Surely, I thought, this would do the trick. Between America's pastime and the queer community, there had to be threads to tie together. Jockstraps, pitching and catching, matching outfits - the material practically writes itself.

The game was well attended, and it was wonderful to see such a broad cross-section of the community turn out. Even Mike "Maddog" Magnotti was there sporting a "You Are Safe With Me" pin - a prime example of how people can change with the times, regardless of when they were raised.

Still, it wasn't what I was looking for. It lacked that spark, that moment of clarity.

About an hour and a half into the game, I left. The Sox were up by seven, and the wind was making a stronger argument than baseball was. As I walked back to my car, I passed a set of sprinklers, and suddenly, I had it.

Oscar Wilde once wrote, "To love oneself is the beginning of a lifelong romance."

In part, that's what Pride is about.

It's waking up each day and, as a former lover once wrote, loving yourself a little more than you did the day before. And as Auntie Ru reminds us, "If you can't love yourself, how in the hell are you going to love somebody else?"

That's the other side of Pride.

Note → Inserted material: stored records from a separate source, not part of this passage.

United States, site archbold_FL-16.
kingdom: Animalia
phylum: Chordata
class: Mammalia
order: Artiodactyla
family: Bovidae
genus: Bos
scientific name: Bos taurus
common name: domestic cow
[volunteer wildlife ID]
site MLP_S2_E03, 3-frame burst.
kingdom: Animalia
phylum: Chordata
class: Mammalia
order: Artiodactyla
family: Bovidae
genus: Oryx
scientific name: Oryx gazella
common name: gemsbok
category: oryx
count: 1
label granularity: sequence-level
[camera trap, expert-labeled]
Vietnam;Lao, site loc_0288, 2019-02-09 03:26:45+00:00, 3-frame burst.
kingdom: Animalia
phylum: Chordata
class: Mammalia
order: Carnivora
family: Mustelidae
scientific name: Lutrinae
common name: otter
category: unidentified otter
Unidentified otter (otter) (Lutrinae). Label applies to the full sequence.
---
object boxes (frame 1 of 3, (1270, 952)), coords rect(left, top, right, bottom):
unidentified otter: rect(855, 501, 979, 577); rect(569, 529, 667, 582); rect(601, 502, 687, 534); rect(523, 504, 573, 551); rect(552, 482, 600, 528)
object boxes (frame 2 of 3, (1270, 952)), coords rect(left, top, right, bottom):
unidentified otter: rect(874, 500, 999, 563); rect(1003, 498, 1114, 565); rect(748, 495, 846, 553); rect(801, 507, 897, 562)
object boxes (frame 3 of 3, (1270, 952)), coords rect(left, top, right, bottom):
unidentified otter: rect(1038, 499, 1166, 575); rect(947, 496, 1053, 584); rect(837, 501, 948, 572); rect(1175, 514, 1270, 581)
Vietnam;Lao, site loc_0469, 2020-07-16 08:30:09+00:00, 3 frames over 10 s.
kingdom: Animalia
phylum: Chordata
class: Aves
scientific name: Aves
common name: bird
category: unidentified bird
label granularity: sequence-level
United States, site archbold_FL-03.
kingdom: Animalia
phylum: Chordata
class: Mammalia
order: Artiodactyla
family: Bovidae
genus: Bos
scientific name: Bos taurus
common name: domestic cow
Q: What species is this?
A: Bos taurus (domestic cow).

It is a celebration of loving yourself even when you're told that who you are is wrong, sinful, strange, or perverse. And it is about loving other people for exactly who they are.

Yes, Pride began with bricks thrown by queers.

But it is not just for queers.

It's for the disabled finding ways to live and love in a society that often values productivity more than humanity. It's for veterans abandoned by the country they swore to protect. It's for immigrants who arrive chasing promises that reality rarely keeps. It's even for those who, deep down, struggle to love themselves and instead place their faith in angry men on pulpits or con men offering simple answers to complicated fears.

Pride is acceptance of yourself and compassion for those making their way through this long, glittering, tragicomic saga alongside you.

And if you ask me, that sounds an awful lot like the teachings of a man who lived 2,000-some years ago and died for what he believed in.

On June 20, there will be a big ol' gay party in Lincoln Park from 11 a.m. to 6 p.m. I hear there will be more than 65 vendors, live performances, and, best of all, no judgment - only love.

Come out for it! It's sure to be a good time.

(P.S. I couldn't find a natural place to put this, so I'll leave it here: a sincere shoutout to all the lesbians out there for rolling up your sleeves and getting things done. Every movement needs visionaries, but it also needs somebody willing to bring a folding table and a clipboard.)